Inheritance definitely has value, though it’s often abused where composition would work as well or better. Julia provides inheritance with the limitation that only the leaf nodes of the inheritance hierarchy can hold state. While this is in some situations limiting, it has the benefit of simplifying a lot of things about how the language works, making code easier to reason about, and IMO is a worthwhile trade-off.
I think the main downsides to this approach come up when you want to define methods on the abstract types that need to manipulate the state held in the concrete types, particularly if there are multiple pieces of state. I think the two main issues that come up are:
- How do you access the state
- What happens when you want to change the way the state is stored (for example adding some state field)

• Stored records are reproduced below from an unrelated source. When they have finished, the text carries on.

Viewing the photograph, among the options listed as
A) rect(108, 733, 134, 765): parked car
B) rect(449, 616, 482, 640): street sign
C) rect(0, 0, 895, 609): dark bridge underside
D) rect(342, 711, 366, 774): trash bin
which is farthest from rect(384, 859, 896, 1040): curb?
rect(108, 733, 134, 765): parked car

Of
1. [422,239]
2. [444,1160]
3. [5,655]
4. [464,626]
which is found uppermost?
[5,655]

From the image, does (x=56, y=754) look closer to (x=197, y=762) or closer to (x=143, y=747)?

I think for the first problem you can either specify that subtypes use specific names for state fields and that they have all required state, or you define accessor functions that subtypes need to implement. Either of these are somewhat tedious and error-prone if you have lots of state fields.
The 2nd issue could be a real pain - if you need to add a required field, do you need to add it to all subtypes? gross. I think a reasonable solution here is to have a MyTypeState
type that packages up all the state needed by the abstract implementations, and all subtypes are required to have a field with that type. That way you minimize the requirements that subtypes have to satisfy. You could use either of the approaches for #1 above and it doesn’t seem too bad. For the employee example it would be something like:
abstract Person
type PersonState
name::String
age::Int
end
name(p::Person) = p.state.name
age(p::Person) = p.state.age
function havebirthday!(p::Person)
p.state.age += 1
end
type PlainPerson <: Person
state::PersonState
end
type Employee <: Person
state::PersonState
id::Int
end
function downsize!(e::Employee)
e.id = -1
end
Now you can add both methods and state at the abstract level without touching the subtypes. This would get cumbersome (but doable) if you wanted to have a multi-level type hierarchy with different sets of state for different subtrees, but I’d argue that you’re probably on architecturally shaky ground there anyways. Other languages might make that sort of thing easier to do with concrete inheritance, but I’d rather read code that made the complexity explicit rather than having all that polymorphic field access stuff happening automatically in the language. It also makes you second guess whether you reeeally need to do that, which is probably healthy.
Regarding multiple inheritance, I think that a lot of people agree that the language could use something a little more first-class, but it’s a remarkably tricky problem. From what I can tell it’ll probably end up looking like traits of some kind, but I haven’t used any of the existing traits implementations and don’t know much about it.